╭─ RECORD EXCERPTS
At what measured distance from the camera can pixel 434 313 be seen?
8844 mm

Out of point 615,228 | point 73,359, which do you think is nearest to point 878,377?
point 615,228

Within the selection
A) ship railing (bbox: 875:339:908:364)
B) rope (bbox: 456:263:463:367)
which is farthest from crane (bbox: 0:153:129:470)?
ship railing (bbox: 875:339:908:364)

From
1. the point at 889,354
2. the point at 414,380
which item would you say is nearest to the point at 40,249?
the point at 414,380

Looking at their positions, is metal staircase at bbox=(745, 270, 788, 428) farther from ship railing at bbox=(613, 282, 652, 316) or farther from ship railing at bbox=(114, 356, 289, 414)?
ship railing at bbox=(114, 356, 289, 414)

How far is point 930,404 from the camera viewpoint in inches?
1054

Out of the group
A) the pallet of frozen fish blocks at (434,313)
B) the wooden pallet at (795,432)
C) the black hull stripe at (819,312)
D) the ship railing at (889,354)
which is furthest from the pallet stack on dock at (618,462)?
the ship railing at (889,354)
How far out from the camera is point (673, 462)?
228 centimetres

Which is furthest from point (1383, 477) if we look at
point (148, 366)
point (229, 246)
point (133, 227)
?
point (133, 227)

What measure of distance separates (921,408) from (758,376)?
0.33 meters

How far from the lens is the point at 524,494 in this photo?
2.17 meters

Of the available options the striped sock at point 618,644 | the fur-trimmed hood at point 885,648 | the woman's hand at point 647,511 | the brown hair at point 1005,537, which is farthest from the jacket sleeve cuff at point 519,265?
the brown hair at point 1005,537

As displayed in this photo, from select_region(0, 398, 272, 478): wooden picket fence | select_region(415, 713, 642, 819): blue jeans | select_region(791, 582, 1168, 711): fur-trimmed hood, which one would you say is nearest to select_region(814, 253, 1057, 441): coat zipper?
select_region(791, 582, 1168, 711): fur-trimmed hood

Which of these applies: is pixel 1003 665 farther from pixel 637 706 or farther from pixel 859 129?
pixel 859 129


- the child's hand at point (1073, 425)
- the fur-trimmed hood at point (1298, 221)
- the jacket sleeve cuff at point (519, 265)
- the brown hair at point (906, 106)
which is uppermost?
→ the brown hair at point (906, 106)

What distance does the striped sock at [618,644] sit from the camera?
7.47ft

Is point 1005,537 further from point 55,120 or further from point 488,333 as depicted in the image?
╰─
#### PROBLEM REQUIREMENTS:
Starting at the line that contains "- the child's hand at point (1073, 425)" and stopping after the last line of the listing, present each line as a row of a Markdown table with the columns Row and Text. Number the rows and leave out blank lines.

#### OUTPUT FOR THIS TASK:
| Row | Text |
|---|---|
| 1 | - the child's hand at point (1073, 425) |
| 2 | - the fur-trimmed hood at point (1298, 221) |
| 3 | - the jacket sleeve cuff at point (519, 265) |
| 4 | - the brown hair at point (906, 106) |
| 5 | which is uppermost? |
| 6 | → the brown hair at point (906, 106) |
| 7 | What distance does the striped sock at [618,644] sit from the camera? |
| 8 | 7.47ft |
| 9 | Is point 1005,537 further from point 55,120 or further from point 488,333 as depicted in the image? |